彼女たちは隙あらば、私を引きずり下ろそうとしている。

そんなことはさせませんけど。

様々な思惑と、好奇心に満ちた視線が、ミュリエルから私に移る。

たっぷりとそれを浴びてから、私は口を開いた。


「ミュリエル」


令嬢らしく、姉らしく、穏やかに呼びかける。

ミュリエルは頬を薔薇色に染めた。


「お姉様! おめでとうございます! とても素敵な誕生日会ですね!」

「ありがとう」


私は鷹揚に頷いてから、


「それで、どういうことなのかしら?」


ミュリエルはなんのことかわからない、という顔をする。
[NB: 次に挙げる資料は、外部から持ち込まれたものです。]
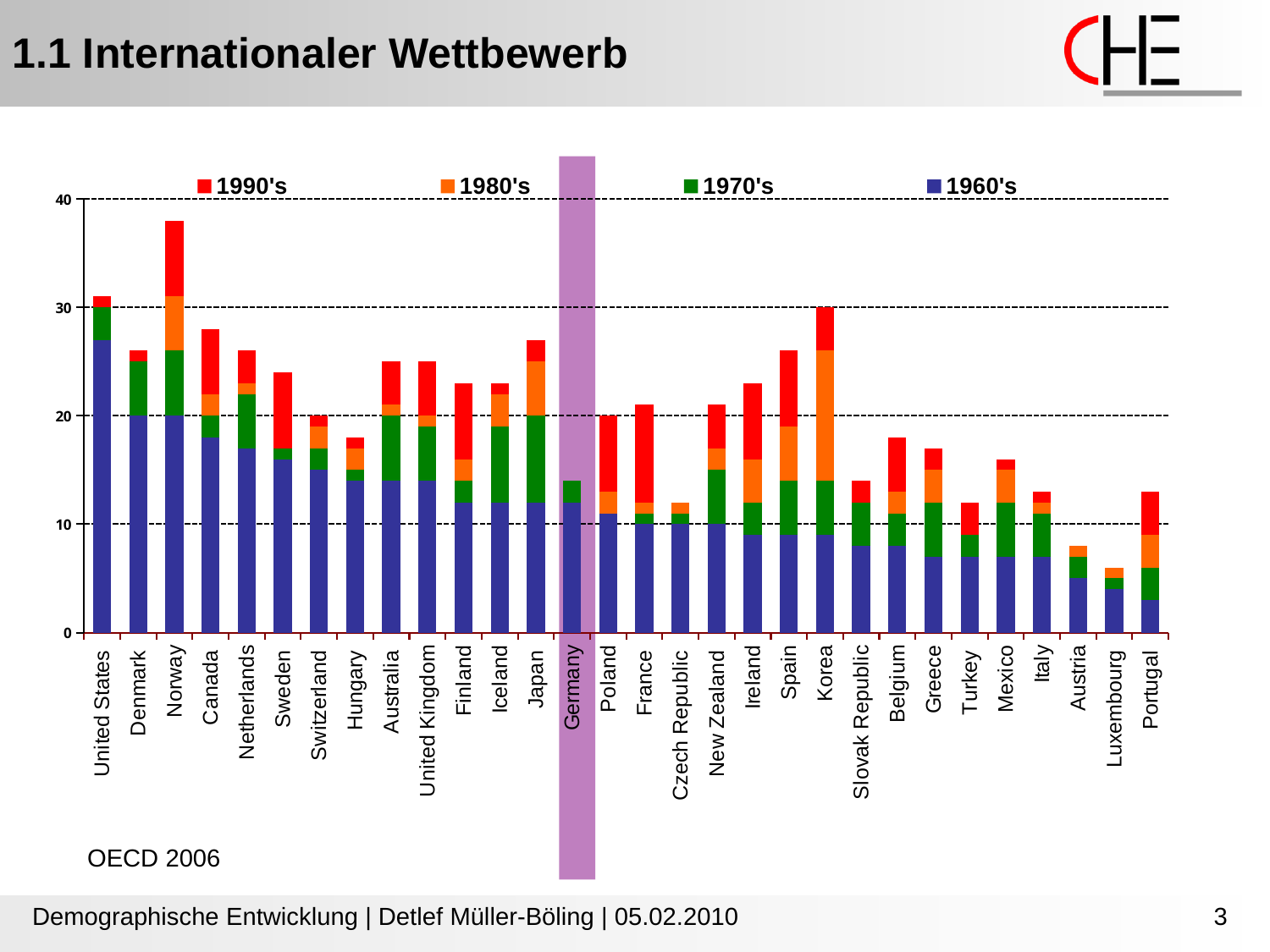
Is the total value for Norway greater or less than 30? greater Is the total value for Luxembourg greater or less than 10? less Which has the larger total bar, Germany or Poland? Poland Which country has the lowest total bar? Luxembourg What kind of chart is shown on the slide? stacked bar chart Is the total value for Austria greater or less than 10? less How many countries are shown on the x axis? 30 How many series does the legend list? 4 Which has the larger total bar, Korea or Spain? Korea Which country is highlighted with a purple band on the chart? Germany Which country has the highest total bar? Norway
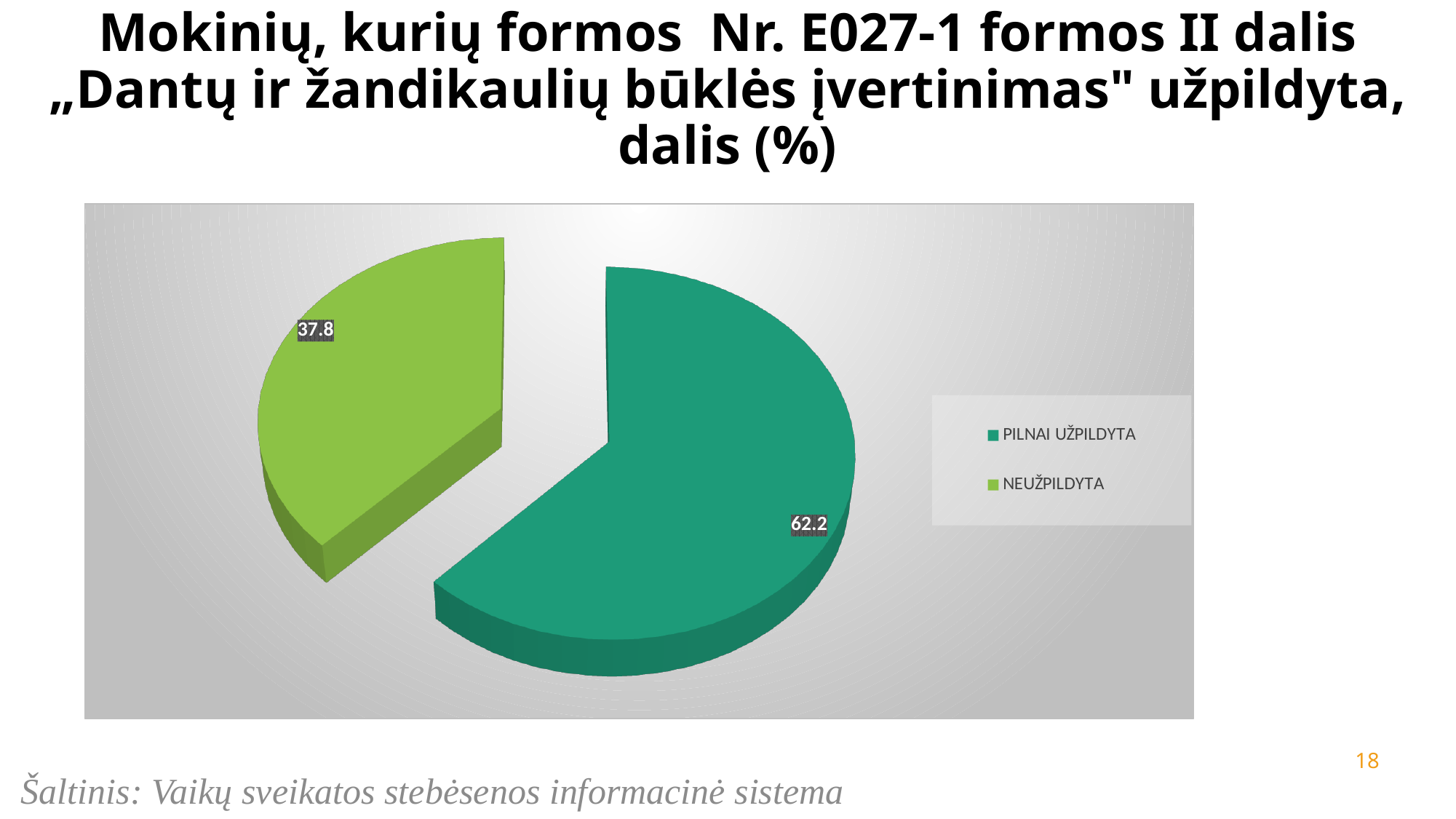
What colour is the slice for NEUŽPILDYTA? green How many slices does the pie chart have? 2 What kind of chart is shown on the slide? pie chart Which category has the smallest share of the pie? NEUŽPILDYTA What source is cited below the chart? Vaikų sveikatos stebėsenos informacinė sistema Which category has the largest share of the pie? PILNAI UŽPILDYTA What is the value for PILNAI UŽPILDYTA? 62.2 Which is larger, the value for PILNAI UŽPILDYTA or NEUŽPILDYTA? PILNAI UŽPILDYTA What is the total of the two slice values shown on the pie chart? 100 What is the difference between the values for PILNAI UŽPILDYTA and NEUŽPILDYTA? 24.4 How many entries does the legend list? 2 What is the value for NEUŽPILDYTA? 37.8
重ねて尋ねた。


「あなた、どうして私と同じ色のドレスを着ているの? 確か桃色のドレスにしたんじゃなかったかしら」


ミュリエルは満面の笑みを浮かべた。


「やっぱりお姉様と同じ色を着たくて、こっそり作ってたんです! 喜んでもらえました?」


どこまでが本心なのかはわからない。ただ、そう言って笑うミュリエルはとても愛らしかった。

しかし。


「そうだったのね、でも」


私は無慈悲に伝える。


「今すぐ着替えてらっしゃい」


ミュリエルは口をぽかんと開けた。


「着替え?」

「髪が乱れたらそれも直すのよ」

「どうして……なんで?」

「紛らわしいからよ」

「でもせっかく……お姉様と同じで……」


周りが聞こえよがしに囁いた。


「まあ、まだ社交界の常識もご存知ないのだわ」

「無理もありませんわ。だって、ミュリエル様のお母様って……ねえ?」

「ですが、それならクリスティナ様がきちんと教えてあげるべきでは?」


それら全部に聞こえないふりをして、私はほんの少し眉を下げた。

困った顔に見えるように。


「ミュリエル……あなたって本当に可愛いわ」


シェイマスお兄様がものすごい勢いで私に怪訝な表情を向けたが、余計なことは言わないように、目で制した。お兄様の動きが止まる。


——次からは気をつけまぁす。


私だけが、「前回」のあのミュリエルを知っている。

だから、なんとかできるのも私だけ。


——お姉様のもの全部欲しいの。


あの言葉がずっと耳に残っている。


ミュリエルが、本気で私に憧れて、同じ色にしたわけじゃないのはわかっている。

私のものが欲しいだけ。

私と同じ色のドレスを着て、私と自分を比べさせ、その上で自分の方を多く褒めて欲しいのだ。


——本当に、欲張りね、ミュリエル。


私への称賛まで欲しがる妹。

だけど、今回はそんな簡単に奪わせない。


「ミュリエル、何度も言っているでしょう? あなたもそろそろ淑女にならなくちゃ」


ミュリエルは、見る見るうちに涙を浮かべた。


「ひどぉい……!」


悲しげに訴える。


「せっかく私が……お姉様と同じ色にしてあげたのに……ひどい」


正直に言うと、ドレスの色なんかどうでもよかった。それで私の何が変わるわけではない。


——だって、私は何も失わない。


だからこれはむしろ親切だと思って欲しい。

私はミュリエルの手を取った。

ミュリエルは本気で驚いたように目を丸くした。


「大丈夫よ」


人々の注目を感じながら、私は言う。